Part 1 of Total 3D News’ ongoing project: “3D Printing the Human Body”
Ears are one of the most prominent features of the human body – for while we may not specifically focus on them very often, any variation in their look is often an immediate draw for the eye.
As such, the need for prosthetic ears – whether a person has lost their ear or somehow had it damaged – is both an aesthetic and deeply personal issue.
Luckily, some of the first steps towards achieving this end have been made at China’s Hangzhou Dianzi University. Building their own living tissue 3D printer – dubbed the Regenovo – the researchers at Hangzhou Dianzi are already able to print a four to five inch cartilage sample in the shape of a human ear.
While it is probably going to take ten to twenty more years before we see these 3D printed ears making their way onto people’s bodies, the process provides for a 90% living cell survival rate. Meaning that 9 out of 10 of the cells used to print the cartilage ears actually survive the process entirely intact. Moreover, as of August 15th, 2013, the researchers at Hanzhou Dianzi have been able to keep the living tissue alive for up to four months.
“It’s different from traditional 3D printing—to print a cup, we have to fill up the object with our material. But this method doesn’t work in cells because a cell contains blood vessels and has tissue space. We have to make sure to spare enough space for them to grow.”

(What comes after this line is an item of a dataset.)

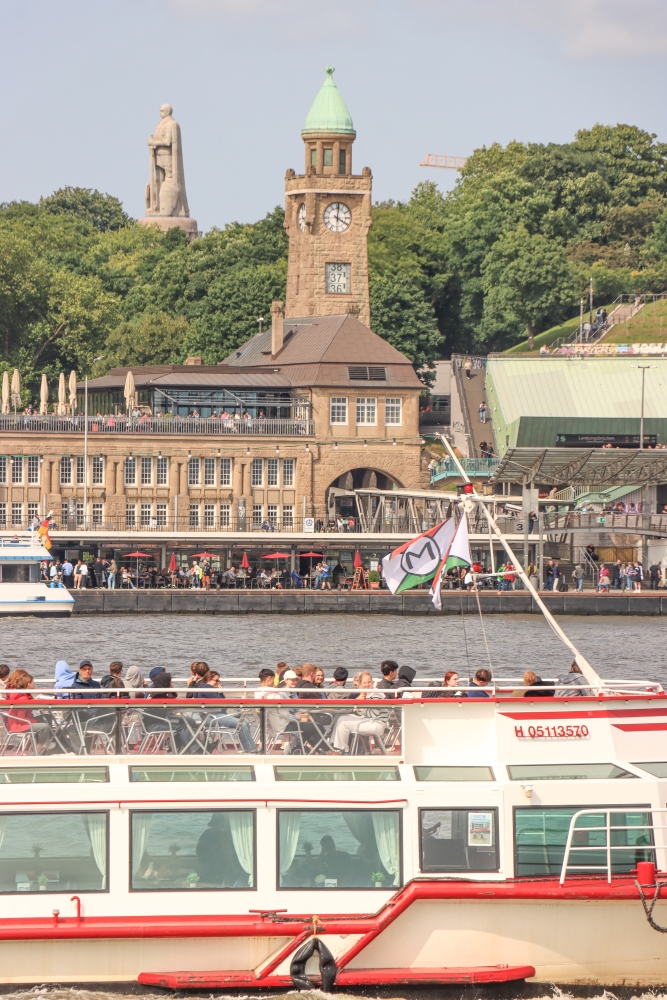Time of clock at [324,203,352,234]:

—Xu Mingen, Regenovo’s Developer
So while 3D printed ears – and the technology that produced them – are still in their infancy, there is the distinct possibility that one day in the near-future these ears could be grafted directly onto a patient’s living tissue.
But the Hangzhou Dianzi University aren’t the only ones in search of 3D printed ears either. In fact, in May 2013, doctors at Princeton University managed to print a ear made of hydrogel and calf cells, complete with an integrated electronic antenna. The idea: make an ear from living cells that also functions like an ear.
So while 3D printed ears are still in their very early phases – far from being ready to use on actual human bodies – the technology is already showing a lot of promise. But as these methods continue to evolve and advance, its seems like it is just a matter of time until these science fiction concepts become an everyday reality.